Sugarlips reacted to Errol in Credit deflation and the reflation cycle to come (part 2)
Interesting that he seems to think that nobody is calling for or expecting a gold pull back. On the contrary, I would say that most people who matter (i.e. people who've been watching gold for decades) would entirely expect a pull back. Wouldn't surprise me at all.
Possibly the more contrarian position is to call for no pull-back. This would catch out far more people, and leave those waiting for lower prices in the dust.
In any event, I certainly wouldn't bother selling gdx or gdxj. Presumably he is a trader. Otherwise, it's all just noise. Gold is still going to $10000+ (probably more like $15000), so bickering about whether it pulls back to $1500, $1700 or even $1200 just seems pointless.
It's the same pointless discussion that people have been having since 2000 - arguing about pull backs, when they should have just been buying regularly and ignoring the noise. This still applies. Gold is still massively cheap and would be even at higher prices than now.
Sugarlips reacted to JMD in Credit deflation and the reflation cycle to come (part 2)
Ok, please don't snigger or automatically dismiss as witchcraft(!) (btw, don't think you guys are like that) - but this is a question about the Benner cycle, based i think originally on the agricultural cycle (article link below). To be honest, cycle theory work is a bit beyond me, but many of the years do seem pretty accurate. The thing is, as the below faded historical document shows, this was published in 1875!
Extract below: Top line are crash-years, middle-line are market-high-years (is 1981 relevant?; however 1989, 1999, 2007, 2019 are - sorta - all there, at least for the macro investor they seem useful markers?)... So according to this, 2026 (approx) will be THE year to sell (divest completely/cash out)? And 2035 (approx) will be THE monetary meltdown crash?

→ **Questions**:
1: In the forum comments on gold and the Benner cycle, what year was the Benner cycle document published?
2: Can you carry the forum comments on gold and the Benner cycle forward from their final line?

→ **Given information**:
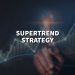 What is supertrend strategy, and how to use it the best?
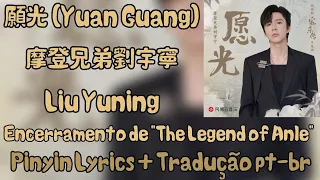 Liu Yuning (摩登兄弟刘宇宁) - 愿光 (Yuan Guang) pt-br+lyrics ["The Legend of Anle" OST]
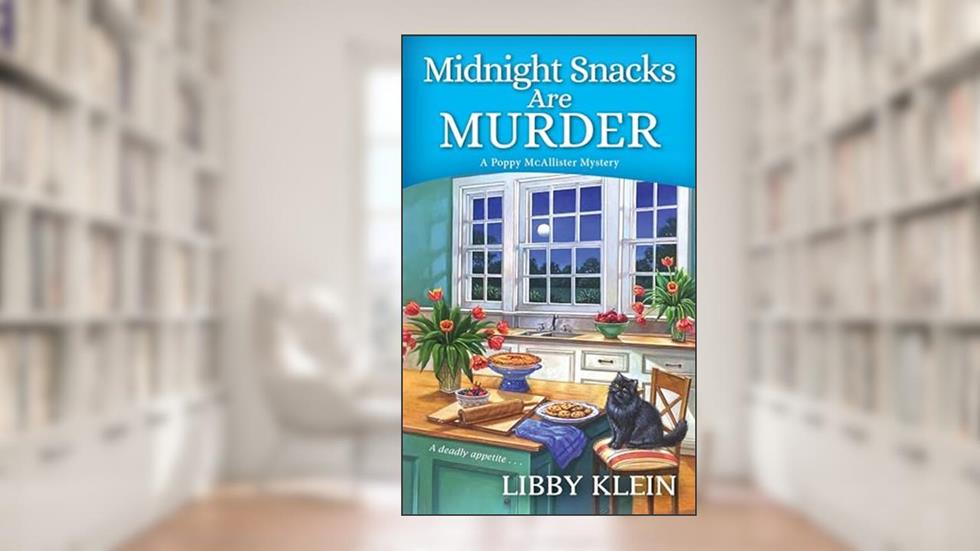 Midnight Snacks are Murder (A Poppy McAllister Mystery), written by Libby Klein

→ **Results**:
1: 1875

2:
I'm thinking that the Benner cycle predictions appear to be in tune with this blog's cycle timing. So is this prophetical/mere confirmation bias/or a latter day 'philosophers stone'? (no, not a harry potter reference!). Economic cycle theories have been mentioned here before, but is Benner perhaps the forefather of them all? What do others think?
I suppose all cycle theories are easy to dismiss. However, i did see this other article, written before the December 2018 crash. It explores the application of Fibonacci numbers to the Benner cycle (work done in 1967), and where the article author at one point writes (article's own bold/exclamation): 'The Benner Fibonacci is now suggesting a High right in 2018!'
Sugarlips reacted to Vendetta in Credit deflation and the reflation cycle to come (part 2)
I am of the same opinion.
This morning I have just sold off all my indices trackers:
(Emerging markets, S&P, and Japan)
.....which were the first shares I had bought ( at the March 2020 lows) since the year 2000! (I also sold everything 4 weeks before the collapse then in Mar 2000 - paper shares - those were the days! It’s so much easier now - so you get much bigger/quicker collapses and more volatility I reckon as a result).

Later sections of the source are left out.